Bei mir läuft w2k und das Ergebnis war in Ordnung, muss nur noch geparst werden.


----------



## KSG9|sebastian (28. Jul 2005)

net name is auch nichts, da viele den Nachrichtendienst deaktiviert haben und dann laufen net xxx befehle nicht

zudem bekommt man damit, wenn ich recht weis, nicht den angemeldeten benutzer. wenn der benutzer sich in einer domäne anmeldet geht es nicht..glaub ich  zumindest


----------



## celebrant (28. Jul 2005)

KSG9|plak hat gesagt.:
			
		

> net name is auch nichts, da viele den Nachrichtendienst deaktiviert haben und dann laufen net xxx befehle nicht
> 
> zudem bekommt man damit, wenn ich recht weis, nicht den angemeldeten benutzer. wenn der benutzer sich in einer domäne anmeldet geht es nicht..glaub ich  zumindest



der mann weiß wovon er spricht.

wollt mich zwar mit händen und füßen davor wehren etwas in vb zu schreiben, werde mich jetzt aber doch mal umsehen ob ich da was finde.


----------



## The_S (28. Jul 2005)

Also zu 2. den Befehl kannst du so abändern, dass du nur die Usernamen bekommst, aber das 1. mal starten von wmic dauert scho ne Zeit lang. Aber ansonsten ... tja ... hm ... wirst wohl net um VB oder sowas rumkommen. Ich weiß, es ätzt, aber was muss, dat muss (ich muss betrieblich selbst seit neuestem VB lernen *kotz*)


----------



## Celebrant (1. Aug 2005)

habe jetzt was interessantes gefunden:

public static System.Security.Principal.WindowsIdentity GetCurrent()

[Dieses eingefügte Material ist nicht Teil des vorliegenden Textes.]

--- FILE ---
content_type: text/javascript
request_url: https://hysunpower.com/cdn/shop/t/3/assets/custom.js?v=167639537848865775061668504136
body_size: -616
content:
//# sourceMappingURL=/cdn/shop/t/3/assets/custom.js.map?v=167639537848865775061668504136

diese methode macht genau das, was ich will (nur leider ist sie in VB).

meine fragen jetzt: 
 - wie rufe ich das vb-programm auf?
 - wie bekomme ich den rückgabewert in meine java-applikation?


----------



## Bleiglanz (1. Aug 2005)

Anonymous hat gesagt.:
			
		

> meine fragen jetzt:
> - wie rufe ich das vb-programm auf?
> - wie bekomme ich den rückgabewert in meine java-applikation?


du übersetzt sie mit dem vb compiler und machst eine exe draus
aufruf genau wie oben

dann hoffen, dass der client die .NET Runtime installiert hat


----------



## celebrant (1. Aug 2005)

hab noch eine letzte idee, bevor ich es wirklich mit vb mache.

das ganze funktioniert auch mit der Klasse:
com.sun.security.auth.module.NTSystem

innerhalb der klasse jedoch steht
System.loadLibrary("jaas_nt");

bin mir nun nicht sicher ob dies auf die environment variablen zugreift oder nicht. 

bitte um antwort


----------